Up to 29,000 water industry jobs have been axed in the past five years, according to new research by water trade association British Water.
Companies in the water industry supply chain have cut staff numbers by an average of 32.3% over the five-year AMP4 period and into the first year of AMP5, British Water has found. It has calculated that this means up to 29,000 jobs have been lost, from a water industry supply chain believed to employ around 89,000 people in 2004.
With a potential 29,000 jobs “in flux”, said British Water UK director Paul Mullord, there is a risk that companies are wasting money on making redundancies only to recruit for the same roles two years later.
A further risk is that companies could struggle to recruit skilled employees when work picks up again, if those made redundant choose to emigrate or move to different sectors.
ICE water panel chair David Nickols said: “Due to the slowdown of capital investment that occurs during each price review − compounded in 2009 by credit shortages − many experienced people have left the sector. This loss of talent is not being addressed and represents a risk to the future of the water industry.”

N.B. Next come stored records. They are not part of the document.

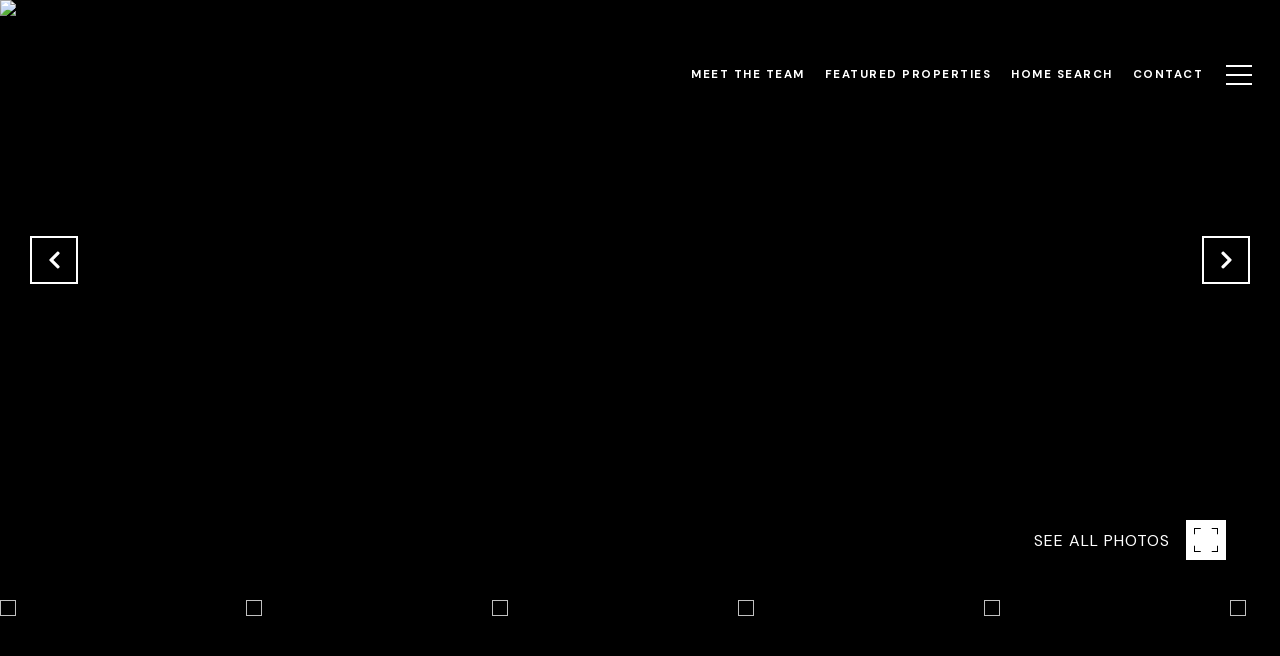

--- FILE ---
content_type: text/html; charset=utf-8
request_url: https://bss.luxurypresence.com/buttons/googleOneTap?companyId=a69e41b5-346a-4acc-a22d-257fefd1c414&websiteId=1cc362bf-99e9-40f1-ac4e-bea2eb753559&pageId=37022e59-6743-4996-a247-bc3f02826baa&sourceUrl=https%3A%2F%2Fluxevegasrealtygroup.com%2Fproperties%2F1701-crest-haven-avenue-las-vegas-nv-89108-2279151&pageMeta=%7B%22sourceResource%22%3A%22properties%22%2C%22pageElementId%22%3A%228a719c39-7675-4be7-9c90-a9843cd8f290%22%2C%22pageQueryVariables%22%3A%7B%22property%22%3A%7B%22id%22%3A%228a719c39-7675-4be7-9c90-a9843cd8f290%22%7D%2C%22properties%22%3A%7B%22relatedNeighborhoodPropertyId%22%3A%228a719c39-7675-4be7-9c90-a9843cd8f290%22%2C%22sort%22%3A%22salesPrice%22%7D%2C%22neighborhood%22%3A%7B%7D%2C%22pressReleases%22%3A%7B%22propertyId%22%3A%228a719c39-7675-4be7-9c90-a9843cd8f290%22%7D%7D%7D
body_size: 2905
content:
<style>
  html, body {margin: 0; padding: 0;}
</style>
<script src="https://accounts.google.com/gsi/client" async defer></script>
<script>
const parseURL = (url) => {
    const a = document.createElement('a');
    a.href = url;
    return a.origin;
}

“Due to the slowdown of capital investment that occurs during each price review − compounded in 2009 by credit shortages −many experienced people have left the sector”
ICE water panel chair David Nickols
British Water is surveying its members − which include water industry consultants, contractors and suppliers − for details of their highest and lowest numbers of staff employed on work for UK water companies between the beginning of AMP4 in April 2005 and the present. So far 16 out of 158 member firms have responded to the survey.
The highest staff numbers were shown in 2008, with the lowest numbers in 2010. The average time period between the highest and lowest numbers was 2.25 years.
Mullord said the interim numbers are clear evidence of the “extreme peaks and troughs” of the regulatory cycle due to the dearth of work during the transitional time between AMP periods.
The figures reflect the fact that the AMP period changeover has coincided with economic downturn, said Nickols. “Coming at the same time as similar reviews in Scotland and Northern Ireland, and occurring during the recession, [Ofwat’s price review] has created a perfect storm for the industry,” he said.
Mullord said industry regulator Ofwat should look again at alternative regulatory systems such as staggered price reviews. Water UK communications director Barrie Clarke agreed that the current five-year cycles cause industry turbulence. “The whole sector is interested in a much smoother way of investing across the five year period,” he said.
British Water is continuing to collect data from members. It will publish the final figures from its survey later this summer.